Dewbre hauled numerous loads for Anheuser-Busch in the two and a half years preceding the accident. He is familiar with Anheuser-Busch’s load configurations. Most loads are a “double 11” configuration: “[e]leven pallets from where it starts to the end would be 22 pallets.”He has had one “double 11” load shift, causing a pallet to fall over. Depending on the type of load, the manner of driving may need to be modified.

In the past, cargo was “live-loaded”; drivers actually helped load the cargo and gave instructions. Dewbre has supervised approximately twenty loads. He typically loads the pallets “[s]ide to side with void fillers,” a “piece of cardboard that unfolds and [ ] makes a mesh” to “hold[ ] the pallets in place so they can’t leap, they can’t move.”Most cargo is now pre-loaded. Dewbre secures the load to the “best of [his] ability.” This includes installing load locks, which “go[ ] against the sides and you jack it up, and it has got pads on each end of it, keep it from slipping.”

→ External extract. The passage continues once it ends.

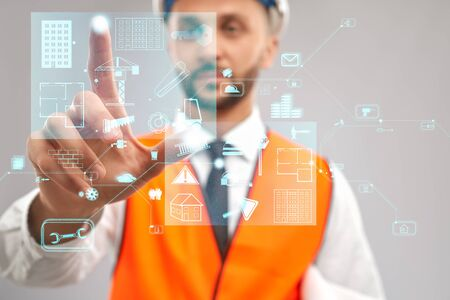 Photo pour Close up of architect wearing reflective vest and helmet. Selective focus of digital tactile charts screen, man touching virtual icon on projection. Concept of digitalization, construction. - image libre de droit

At some point, Anheuser-Busch stopped using void fillers and began stacking pallets seven or eight layers high, causing them to fall or turn over. On the day of the accident, Dewbre did not inspect the load. However, he was certain that there were no void fillers because they are always listed on the bill of lading, but were not listed on the day of the accident. He observed that the load was shrink-wrapped and the pallets were stacked about seven feet high. He installed load locks.

At some point during transport, the truck left the lane of traffic and crossed onto the shoulder. When Dewbre attempted to correct, the “beer hit the side of the trailer so hard that it slapped the truck down,” like “being at the end of a bullwhip.”He testified that he has “pulled enough loads, [to] know when something is moving or something is-something is moving around, and it definitely got all shifted up against the side.”

Dewbre opined that the lack of void fillers caused the pallets to shift to the side, which caused the roll-over. Void fillers would have prevented both the shifting and the roll-over. Because the truck contained thirty feet of “open space,” Dewbre believed that Anheuser-Busch should have “set the load down” instead of stacking the pallets so high. He concluded that Anheuser-Busch negligently loaded the beer by failing to use void fillers and by stacking the pallets too high.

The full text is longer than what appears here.